Once the line containing "common name: thomson's gazelle" has been written out, stop; until then, restate each line of the entries below word for word from the first.

(Dataset entries)
○ ○ ○ ○ ○

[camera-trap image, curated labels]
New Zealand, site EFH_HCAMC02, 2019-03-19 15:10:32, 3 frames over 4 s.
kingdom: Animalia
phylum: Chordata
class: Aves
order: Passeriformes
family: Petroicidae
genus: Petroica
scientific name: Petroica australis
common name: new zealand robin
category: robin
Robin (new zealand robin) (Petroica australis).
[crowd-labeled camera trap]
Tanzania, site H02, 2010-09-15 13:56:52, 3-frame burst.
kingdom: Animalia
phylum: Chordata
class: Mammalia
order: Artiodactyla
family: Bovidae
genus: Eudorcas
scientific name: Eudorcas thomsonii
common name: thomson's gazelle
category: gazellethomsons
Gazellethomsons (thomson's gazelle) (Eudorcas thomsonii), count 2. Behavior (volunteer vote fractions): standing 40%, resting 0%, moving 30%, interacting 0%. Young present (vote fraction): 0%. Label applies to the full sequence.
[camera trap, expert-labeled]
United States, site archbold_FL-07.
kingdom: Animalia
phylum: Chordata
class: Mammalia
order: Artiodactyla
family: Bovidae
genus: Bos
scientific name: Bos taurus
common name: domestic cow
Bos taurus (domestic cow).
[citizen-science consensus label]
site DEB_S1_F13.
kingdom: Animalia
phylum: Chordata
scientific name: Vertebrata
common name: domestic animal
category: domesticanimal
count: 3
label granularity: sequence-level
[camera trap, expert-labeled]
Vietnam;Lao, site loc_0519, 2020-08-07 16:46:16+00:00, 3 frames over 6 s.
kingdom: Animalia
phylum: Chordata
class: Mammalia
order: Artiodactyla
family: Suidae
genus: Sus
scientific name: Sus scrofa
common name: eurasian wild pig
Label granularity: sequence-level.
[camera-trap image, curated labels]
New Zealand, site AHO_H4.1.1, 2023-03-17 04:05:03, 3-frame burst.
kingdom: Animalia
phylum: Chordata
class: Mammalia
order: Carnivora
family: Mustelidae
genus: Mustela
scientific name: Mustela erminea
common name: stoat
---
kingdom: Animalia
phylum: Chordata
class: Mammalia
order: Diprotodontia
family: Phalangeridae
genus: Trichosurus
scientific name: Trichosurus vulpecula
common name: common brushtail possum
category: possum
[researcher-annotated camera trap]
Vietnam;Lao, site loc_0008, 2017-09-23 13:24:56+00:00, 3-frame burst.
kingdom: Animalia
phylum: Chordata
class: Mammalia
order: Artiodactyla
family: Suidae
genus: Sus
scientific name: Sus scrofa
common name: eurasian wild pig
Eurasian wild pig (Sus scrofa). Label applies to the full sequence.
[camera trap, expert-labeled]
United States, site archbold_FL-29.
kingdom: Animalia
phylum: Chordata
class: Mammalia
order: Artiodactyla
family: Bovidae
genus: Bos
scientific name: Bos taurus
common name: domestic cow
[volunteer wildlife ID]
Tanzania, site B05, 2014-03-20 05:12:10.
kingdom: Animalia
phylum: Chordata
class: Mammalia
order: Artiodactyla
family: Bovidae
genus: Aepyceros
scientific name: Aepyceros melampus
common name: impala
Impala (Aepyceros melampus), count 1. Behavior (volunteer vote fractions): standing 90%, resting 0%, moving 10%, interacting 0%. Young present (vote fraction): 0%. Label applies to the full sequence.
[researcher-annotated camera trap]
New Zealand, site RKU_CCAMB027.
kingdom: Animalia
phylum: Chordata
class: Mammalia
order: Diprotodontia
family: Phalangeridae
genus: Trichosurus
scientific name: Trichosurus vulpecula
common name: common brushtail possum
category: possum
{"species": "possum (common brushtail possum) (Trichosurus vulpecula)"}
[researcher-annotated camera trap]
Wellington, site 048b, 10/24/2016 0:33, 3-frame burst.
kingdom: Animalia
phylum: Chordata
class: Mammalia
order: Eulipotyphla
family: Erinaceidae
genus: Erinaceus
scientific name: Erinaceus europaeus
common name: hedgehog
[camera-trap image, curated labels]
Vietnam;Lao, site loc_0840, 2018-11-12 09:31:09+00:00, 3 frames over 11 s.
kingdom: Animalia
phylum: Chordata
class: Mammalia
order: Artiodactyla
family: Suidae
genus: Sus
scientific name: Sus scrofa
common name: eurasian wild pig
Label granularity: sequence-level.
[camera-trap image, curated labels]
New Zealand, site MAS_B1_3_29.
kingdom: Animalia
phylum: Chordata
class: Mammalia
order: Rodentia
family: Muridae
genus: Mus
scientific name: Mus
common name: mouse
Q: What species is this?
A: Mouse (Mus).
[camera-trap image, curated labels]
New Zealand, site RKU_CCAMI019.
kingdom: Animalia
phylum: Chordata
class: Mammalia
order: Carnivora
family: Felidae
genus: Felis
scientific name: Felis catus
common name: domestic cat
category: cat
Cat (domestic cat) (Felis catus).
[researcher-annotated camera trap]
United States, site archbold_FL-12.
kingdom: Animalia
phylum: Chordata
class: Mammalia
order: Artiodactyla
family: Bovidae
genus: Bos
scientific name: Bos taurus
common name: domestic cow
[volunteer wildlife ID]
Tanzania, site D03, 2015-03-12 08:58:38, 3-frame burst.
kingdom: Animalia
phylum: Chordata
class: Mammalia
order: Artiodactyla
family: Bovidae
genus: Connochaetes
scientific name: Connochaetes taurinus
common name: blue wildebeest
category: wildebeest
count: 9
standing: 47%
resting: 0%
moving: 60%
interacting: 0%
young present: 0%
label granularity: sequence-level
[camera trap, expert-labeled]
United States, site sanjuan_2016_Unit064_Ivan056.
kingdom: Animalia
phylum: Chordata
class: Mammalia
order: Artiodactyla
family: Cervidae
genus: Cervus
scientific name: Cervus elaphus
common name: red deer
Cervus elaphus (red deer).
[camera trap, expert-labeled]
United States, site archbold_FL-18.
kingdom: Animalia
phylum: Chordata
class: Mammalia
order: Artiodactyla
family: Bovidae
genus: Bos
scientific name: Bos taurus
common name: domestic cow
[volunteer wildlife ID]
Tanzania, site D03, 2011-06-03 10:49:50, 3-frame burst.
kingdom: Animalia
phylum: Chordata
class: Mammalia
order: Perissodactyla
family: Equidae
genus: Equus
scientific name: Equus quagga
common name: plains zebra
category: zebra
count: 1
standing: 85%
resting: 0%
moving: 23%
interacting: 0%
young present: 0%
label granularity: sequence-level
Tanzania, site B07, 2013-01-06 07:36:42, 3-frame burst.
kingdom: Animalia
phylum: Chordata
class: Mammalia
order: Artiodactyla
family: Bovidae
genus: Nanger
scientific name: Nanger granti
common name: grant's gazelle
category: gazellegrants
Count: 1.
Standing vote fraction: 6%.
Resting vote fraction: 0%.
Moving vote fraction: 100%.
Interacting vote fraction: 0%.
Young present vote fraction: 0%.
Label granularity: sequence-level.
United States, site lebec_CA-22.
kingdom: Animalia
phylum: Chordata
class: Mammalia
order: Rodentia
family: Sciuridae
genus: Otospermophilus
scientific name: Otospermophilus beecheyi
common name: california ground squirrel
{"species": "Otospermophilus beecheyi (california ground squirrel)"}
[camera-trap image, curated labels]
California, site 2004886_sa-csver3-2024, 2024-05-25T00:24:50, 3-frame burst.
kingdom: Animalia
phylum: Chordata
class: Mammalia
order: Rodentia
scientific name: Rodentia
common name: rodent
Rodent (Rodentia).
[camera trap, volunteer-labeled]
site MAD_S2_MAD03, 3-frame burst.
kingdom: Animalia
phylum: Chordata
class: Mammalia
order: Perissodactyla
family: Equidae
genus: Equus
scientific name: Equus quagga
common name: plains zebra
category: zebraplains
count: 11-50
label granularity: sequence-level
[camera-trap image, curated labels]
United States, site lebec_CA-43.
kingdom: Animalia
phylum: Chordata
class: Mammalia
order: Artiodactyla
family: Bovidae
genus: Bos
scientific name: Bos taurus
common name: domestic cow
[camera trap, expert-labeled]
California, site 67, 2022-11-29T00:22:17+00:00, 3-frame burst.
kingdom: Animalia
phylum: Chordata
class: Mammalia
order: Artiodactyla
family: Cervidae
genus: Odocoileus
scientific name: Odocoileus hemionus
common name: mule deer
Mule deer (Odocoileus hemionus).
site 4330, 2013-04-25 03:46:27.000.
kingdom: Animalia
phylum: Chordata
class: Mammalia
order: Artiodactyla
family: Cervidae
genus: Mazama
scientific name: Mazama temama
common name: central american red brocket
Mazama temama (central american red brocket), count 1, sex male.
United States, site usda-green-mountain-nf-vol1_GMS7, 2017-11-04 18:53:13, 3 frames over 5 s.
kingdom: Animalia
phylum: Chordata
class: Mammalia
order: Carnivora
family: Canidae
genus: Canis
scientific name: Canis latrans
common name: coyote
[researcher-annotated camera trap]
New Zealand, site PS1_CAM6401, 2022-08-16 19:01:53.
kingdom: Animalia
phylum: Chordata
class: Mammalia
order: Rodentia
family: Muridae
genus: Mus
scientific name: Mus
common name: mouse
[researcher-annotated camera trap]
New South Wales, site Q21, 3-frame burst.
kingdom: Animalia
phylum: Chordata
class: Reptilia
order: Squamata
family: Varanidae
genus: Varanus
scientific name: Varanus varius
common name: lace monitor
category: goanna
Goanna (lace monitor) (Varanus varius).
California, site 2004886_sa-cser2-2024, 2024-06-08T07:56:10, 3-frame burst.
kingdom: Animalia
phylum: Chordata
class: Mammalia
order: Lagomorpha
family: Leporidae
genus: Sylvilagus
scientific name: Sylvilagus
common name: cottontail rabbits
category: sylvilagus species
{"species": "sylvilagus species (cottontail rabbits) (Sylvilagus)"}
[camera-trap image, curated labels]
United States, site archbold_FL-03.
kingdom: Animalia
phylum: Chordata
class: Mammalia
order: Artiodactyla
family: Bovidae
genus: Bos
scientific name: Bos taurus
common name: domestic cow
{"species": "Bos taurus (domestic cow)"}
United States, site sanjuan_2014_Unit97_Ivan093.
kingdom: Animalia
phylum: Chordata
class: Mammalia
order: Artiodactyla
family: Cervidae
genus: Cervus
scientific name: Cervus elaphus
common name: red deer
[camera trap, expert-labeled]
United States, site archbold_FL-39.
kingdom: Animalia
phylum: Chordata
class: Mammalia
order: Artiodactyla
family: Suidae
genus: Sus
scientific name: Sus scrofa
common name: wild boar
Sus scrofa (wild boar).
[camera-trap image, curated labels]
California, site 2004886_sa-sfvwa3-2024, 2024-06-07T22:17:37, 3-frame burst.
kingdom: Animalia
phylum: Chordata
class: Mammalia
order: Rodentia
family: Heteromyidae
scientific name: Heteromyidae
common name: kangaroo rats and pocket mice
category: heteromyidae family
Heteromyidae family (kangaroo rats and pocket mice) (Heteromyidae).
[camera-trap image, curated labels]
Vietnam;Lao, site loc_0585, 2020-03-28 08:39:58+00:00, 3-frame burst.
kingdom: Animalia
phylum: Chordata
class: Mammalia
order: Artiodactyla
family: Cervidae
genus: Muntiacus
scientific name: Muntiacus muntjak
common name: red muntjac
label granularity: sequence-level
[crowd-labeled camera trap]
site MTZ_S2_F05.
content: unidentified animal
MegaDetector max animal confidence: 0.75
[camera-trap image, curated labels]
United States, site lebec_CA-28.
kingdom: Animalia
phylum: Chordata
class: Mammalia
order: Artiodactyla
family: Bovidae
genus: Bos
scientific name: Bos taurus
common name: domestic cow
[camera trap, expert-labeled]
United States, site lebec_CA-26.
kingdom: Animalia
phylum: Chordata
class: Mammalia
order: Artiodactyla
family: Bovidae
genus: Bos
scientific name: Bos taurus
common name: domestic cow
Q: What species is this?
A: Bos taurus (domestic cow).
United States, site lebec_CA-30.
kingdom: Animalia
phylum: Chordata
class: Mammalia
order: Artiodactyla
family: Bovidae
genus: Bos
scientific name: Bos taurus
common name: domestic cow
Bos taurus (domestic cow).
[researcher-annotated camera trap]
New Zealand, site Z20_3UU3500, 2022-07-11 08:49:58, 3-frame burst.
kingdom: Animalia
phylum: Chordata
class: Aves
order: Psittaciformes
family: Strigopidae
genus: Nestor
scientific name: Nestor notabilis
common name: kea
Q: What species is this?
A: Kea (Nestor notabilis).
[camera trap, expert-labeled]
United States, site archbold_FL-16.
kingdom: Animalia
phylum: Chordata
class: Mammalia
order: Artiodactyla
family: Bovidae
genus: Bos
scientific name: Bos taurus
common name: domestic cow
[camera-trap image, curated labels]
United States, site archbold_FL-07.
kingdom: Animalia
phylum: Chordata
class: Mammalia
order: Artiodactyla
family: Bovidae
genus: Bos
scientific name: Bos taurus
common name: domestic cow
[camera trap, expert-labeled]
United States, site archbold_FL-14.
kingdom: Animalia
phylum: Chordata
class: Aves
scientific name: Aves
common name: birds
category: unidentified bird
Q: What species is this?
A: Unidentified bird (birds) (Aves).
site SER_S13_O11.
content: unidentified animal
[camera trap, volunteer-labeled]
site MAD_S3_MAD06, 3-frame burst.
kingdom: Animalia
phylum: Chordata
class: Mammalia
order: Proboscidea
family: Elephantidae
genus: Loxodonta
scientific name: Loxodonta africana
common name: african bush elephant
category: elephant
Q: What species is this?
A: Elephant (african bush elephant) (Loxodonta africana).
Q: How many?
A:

○ ○ ○ ○ ○

Response box —
[camera-trap image, curated labels]
New Zealand, site EFH_HCAMC02, 2019-03-19 15:10:32, 3 frames over 4 s.
kingdom: Animalia
phylum: Chordata
class: Aves
order: Passeriformes
family: Petroicidae
genus: Petroica
scientific name: Petroica australis
common name: new zealand robin
category: robin
Robin (new zealand robin) (Petroica australis).
[crowd-labeled camera trap]
Tanzania, site H02, 2010-09-15 13:56:52, 3-frame burst.
kingdom: Animalia
phylum: Chordata
class: Mammalia
order: Artiodactyla
family: Bovidae
genus: Eudorcas
scientific name: Eudorcas thomsonii
common name: thomson's gazelle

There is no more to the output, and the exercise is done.